Basically neither government wants to make life too easy for the migrants lest MORE are attracted, although there are some who point out that life is so dire in some of the countries they fled from that they would come anyway. One argument made by the charities is that a legitimate route should be set up.
But it is unrealistic to expect governments to set up visa offices in remote war-torn regions, and if such an office could be set up in northern France, it would merely become a magnet for more migrants and more people-smugglers, as those refused a visa would still try the illegal routes.
And migrants do need access to British lawyers to assist in processing their claim (see diagram of the process on the Kent Action for Refugees website). Brexit has just made it much more difficult for UK lawyers to work in the EU as they need a visa as “independent service providers”, an aspect of the deal that is not yet sorted (as Dominic Grieves pointed out last week).

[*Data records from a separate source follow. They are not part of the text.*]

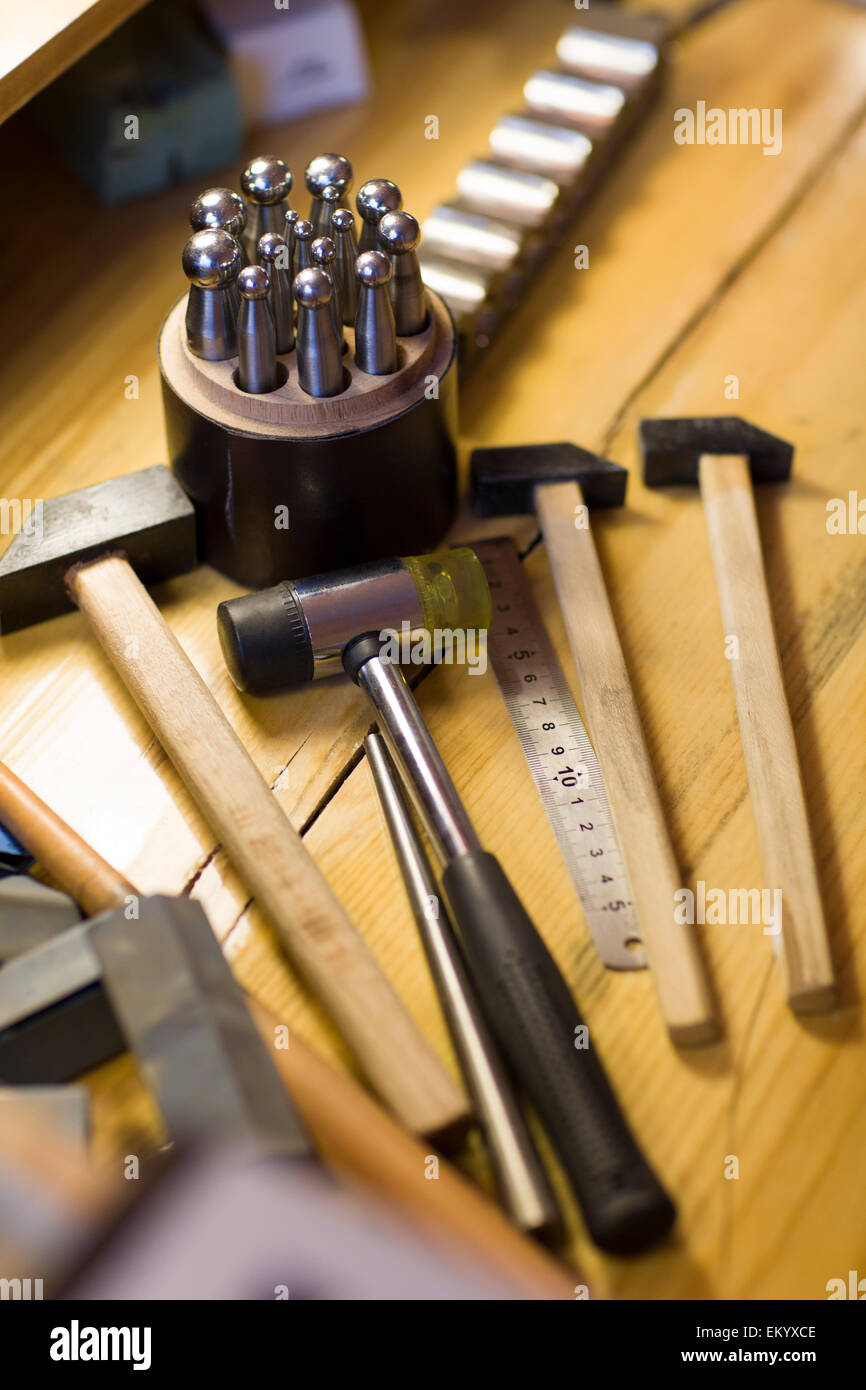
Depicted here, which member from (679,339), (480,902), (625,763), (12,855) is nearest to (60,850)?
(12,855)

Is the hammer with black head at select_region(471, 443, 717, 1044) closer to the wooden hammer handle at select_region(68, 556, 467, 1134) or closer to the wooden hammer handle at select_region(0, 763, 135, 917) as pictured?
the wooden hammer handle at select_region(68, 556, 467, 1134)

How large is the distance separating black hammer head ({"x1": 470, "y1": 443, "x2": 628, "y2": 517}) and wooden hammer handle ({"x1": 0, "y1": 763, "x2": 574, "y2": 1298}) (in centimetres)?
48

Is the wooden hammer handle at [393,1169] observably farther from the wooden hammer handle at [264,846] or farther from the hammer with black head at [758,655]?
the hammer with black head at [758,655]

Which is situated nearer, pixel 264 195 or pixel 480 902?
pixel 480 902

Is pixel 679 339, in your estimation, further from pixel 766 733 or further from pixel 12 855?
pixel 12 855

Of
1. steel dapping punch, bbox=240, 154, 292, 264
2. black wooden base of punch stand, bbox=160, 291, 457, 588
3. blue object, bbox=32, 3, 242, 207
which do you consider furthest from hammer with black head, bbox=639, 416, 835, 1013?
blue object, bbox=32, 3, 242, 207

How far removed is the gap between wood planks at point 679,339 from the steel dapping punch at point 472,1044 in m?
0.04

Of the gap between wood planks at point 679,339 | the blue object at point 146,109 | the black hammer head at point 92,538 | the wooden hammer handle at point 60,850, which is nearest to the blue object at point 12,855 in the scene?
the wooden hammer handle at point 60,850

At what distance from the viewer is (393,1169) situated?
2.16 feet

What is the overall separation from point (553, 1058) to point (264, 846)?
0.23 m

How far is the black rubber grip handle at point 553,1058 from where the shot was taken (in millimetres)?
682

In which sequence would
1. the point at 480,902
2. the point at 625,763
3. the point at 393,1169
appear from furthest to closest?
the point at 625,763
the point at 480,902
the point at 393,1169

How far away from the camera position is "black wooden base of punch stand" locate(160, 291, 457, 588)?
2.98 feet
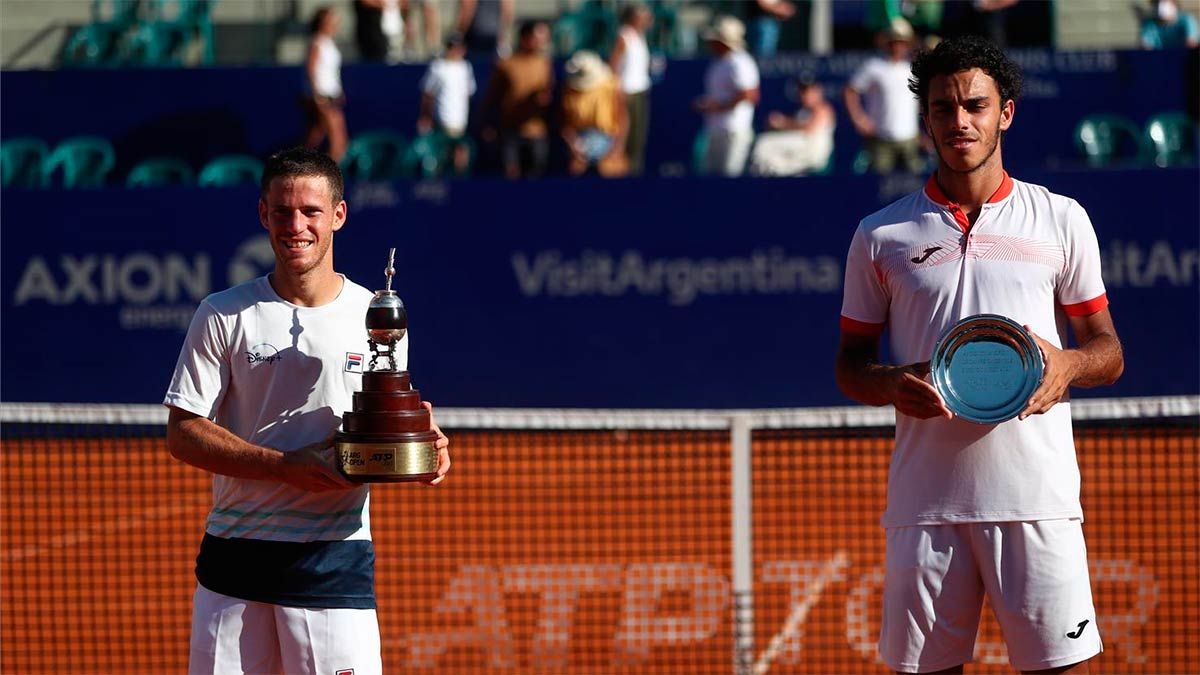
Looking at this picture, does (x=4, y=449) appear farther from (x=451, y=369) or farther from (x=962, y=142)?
(x=962, y=142)

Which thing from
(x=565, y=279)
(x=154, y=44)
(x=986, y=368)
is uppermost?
(x=154, y=44)

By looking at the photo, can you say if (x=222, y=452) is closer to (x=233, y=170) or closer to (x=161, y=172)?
(x=233, y=170)

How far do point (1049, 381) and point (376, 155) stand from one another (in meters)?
12.2

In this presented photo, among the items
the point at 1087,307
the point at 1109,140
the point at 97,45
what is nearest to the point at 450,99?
the point at 97,45

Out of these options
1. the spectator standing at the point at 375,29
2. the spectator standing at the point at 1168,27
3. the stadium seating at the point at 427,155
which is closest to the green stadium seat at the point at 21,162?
the spectator standing at the point at 375,29

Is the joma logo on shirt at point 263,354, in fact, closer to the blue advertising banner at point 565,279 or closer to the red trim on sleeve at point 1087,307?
the red trim on sleeve at point 1087,307

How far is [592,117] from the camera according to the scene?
1444cm

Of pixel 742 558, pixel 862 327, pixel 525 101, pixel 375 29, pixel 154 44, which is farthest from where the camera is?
pixel 154 44

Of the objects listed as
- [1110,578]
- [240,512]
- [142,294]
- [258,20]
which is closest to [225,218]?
[142,294]

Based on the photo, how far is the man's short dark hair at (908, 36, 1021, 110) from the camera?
3904 mm

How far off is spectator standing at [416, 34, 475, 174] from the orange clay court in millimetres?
4347

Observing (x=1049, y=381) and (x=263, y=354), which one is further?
(x=263, y=354)

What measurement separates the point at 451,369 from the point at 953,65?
28.9 feet

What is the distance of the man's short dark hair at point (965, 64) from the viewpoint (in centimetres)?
390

So what’s to be done? Some EU countries (France, Germany) have various development programmes in the sending countries to divert potential young migrants. The UK Government is less interested in development now, having closed the overseas development office and shifted its budget to other items.
The French authorities claim that there are legitimate ways to find out how it treats migrants and they do meet basic human rights. British Government is not making such a claim.
So, for those worried about the human rights of these refugees, it is time to arrange for the press and human rights lawyers experienced in prisoner problems to legitimately investigate what is\was going on in the Napier barracks.
It is time to ask our politicans why asylum seekers have to face such long delays in processing of their claims.
For those wanting to be more involved, the Kent Refugee Action Network has centres in Folkestone and Canterbury. Their AGM is on 18 February from 4.30 – 6.00pm on Zoom.
Brief history of the Napier Barracks
A camp was established in 1794 when the British Army bought over 229 acres of land at Shorncliffe.
Shorncliffe was used as a staging post for troops destined for the Western Front during the First World War and in April 1915 a Canadian Training Division was formed there. The Canadian Army Medical Corps had general hospitals based at Shorncliffe from September 1917 to December 1918. The camp at that time composed five unit lines known as Moore Barracks, Napier Barracks, Risborough Barracks, Ross Barracks and Somerset Barracks. On three occasions there were German air raids which killed soldiers on the camp.
In January 2021, the Napier Barracks suffered damage as a result of an arson attack by migrants who had been housed there since September of the previous year. The migrants, many of whom had entered the UK via the English Channel, become restless after being informed that they would not be relocated following a COVID-19 outbreak at the barracks in an incident that Home Secretary Priti Patel, described as ‘deeply offensive to the taxpayers of this country.
The use of the barracks to accommodate the migrants has been controversial since it was commandeered by the Home Office in 2020 to cope with the surge in Channel crossings. Critics have denounced the living conditions and it has been subject to demonstrations from protestors. An online petition calling for its closure has garnered thousands of signatures.